How to Make a Cracked Mirror Guitar | eHow.com


----------



## ozzman619 (Dec 11, 2012)

MetalDaze said:


> According to this, it's not as mysterious as it seems.
> 
> How to Make a Cracked Mirror Guitar | eHow.com



Definitely some good advice there but following that would just give me a cracked mirror onto of the guitar, i was kinda thinking of somehow routing out the top layer but keeping the binding so it'll be around the mirror.


----------



## ElRay (Dec 11, 2012)

MetalDaze said:


> How to Make a Cracked Mirror Guitar | eHow.com




I would *NOT* use a router to cut glass. Get one of those rolling-wheel glass cutters, cut-out a V-shaped piece that barely touches the outline, then cut 2-3" wide arcs off by cutting along the outline of the guitar and then cutting out to the edge of the mirror.

Ray


----------



## Stompmeister (Dec 12, 2012)

ElRay said:


> I would *NOT* use a router to cut glass. Get one of those rolling-wheel glass cutters, cut-out a V-shaped piece that barely touches the outline, then cut 2-3" wide arcs off by cutting along the outline of the guitar and then cutting out to the edge of the mirror.
> 
> Ray



If you had read the full article, it said to use the router to cut the template, and glass cutters to cut the mirror 

EDIT: I correct myself, they did say to use the router on the mirror. Thats just silly.


----------



## dtdb (Dec 12, 2012)

I believe I read an article with Hugh Manson saying that he just took an acrylic mirror, jumped on it to crack it, then glued it onto the guitar top. No point in making something more complicated than it has to be.


----------



## ElRay (Dec 12, 2012)

Stompmeister said:


> EDIT: I correct myself, they did say to use the router on the mirror. Thats just silly.

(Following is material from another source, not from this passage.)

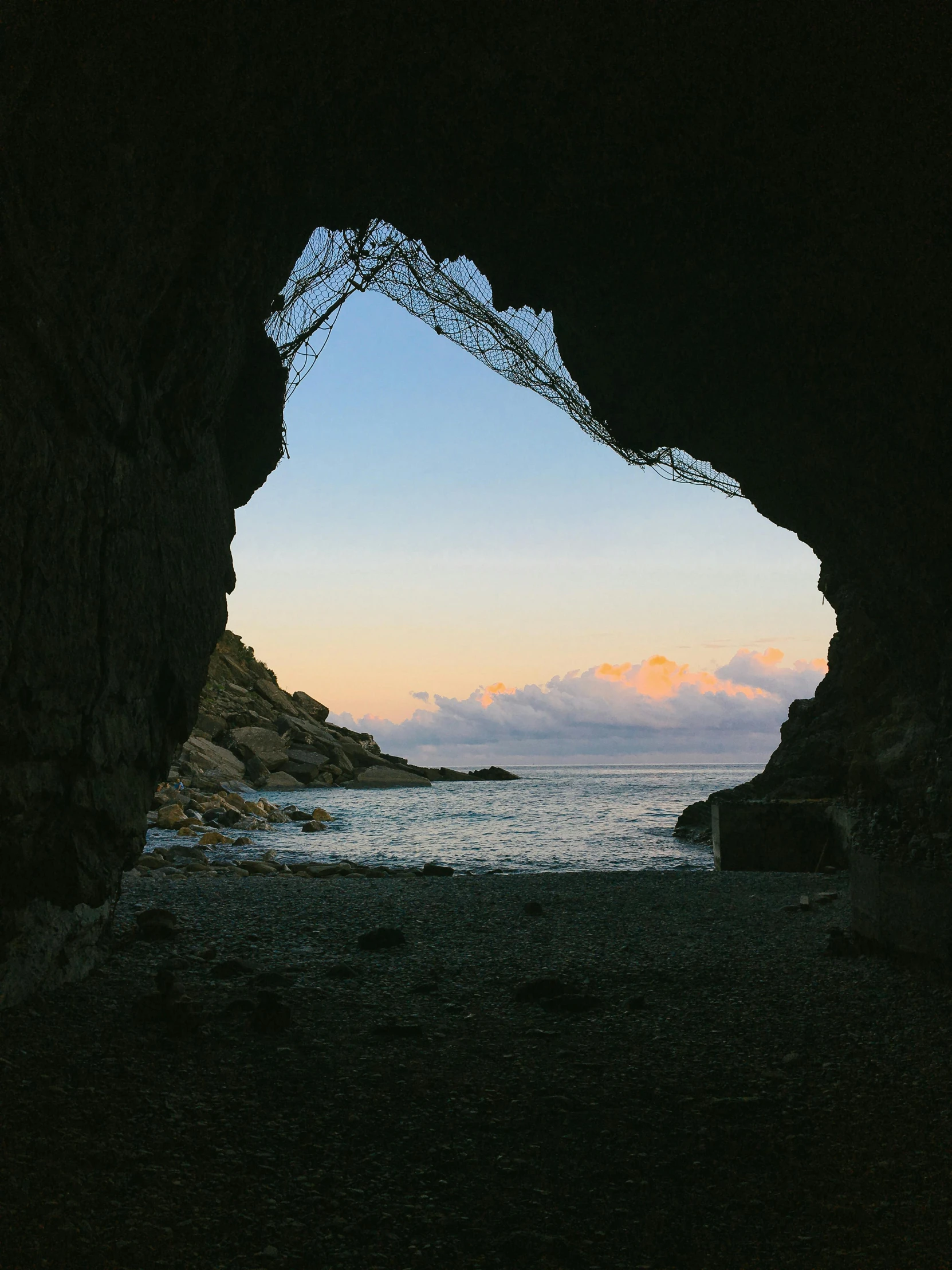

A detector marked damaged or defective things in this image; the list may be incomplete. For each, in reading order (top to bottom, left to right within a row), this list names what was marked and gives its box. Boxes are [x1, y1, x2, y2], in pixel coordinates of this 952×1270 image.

rusted wire mesh [265, 221, 741, 492]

... and free-hand to boot :face palm:

Ray


----------



## Kroaton (Dec 13, 2012)

Search the muse.mu forums in the kit&tab section , tons of people there have done this and everything you'd want to know is probably in the Luthiery thread there.


----------



## Itchyman (Dec 15, 2012)

MetalDaze said:


> According to this, it's not as mysterious as it seems.
> 
> How to Make a Cracked Mirror Guitar | eHow.com


In the "More Like This", I got "When to wear a thong"


----------



## Kroaton (Dec 15, 2012)

That's only advisable if you put a mirror in your crack , not the other way arround.


----------



## pondman (Dec 15, 2012)

I've got a Silvertone Paul Stanley Cracked Mirror with a perfect and totally smooth clear finish over the top. I often look at it and wonder how it was done 
It looks as though it must have been dipped.


----------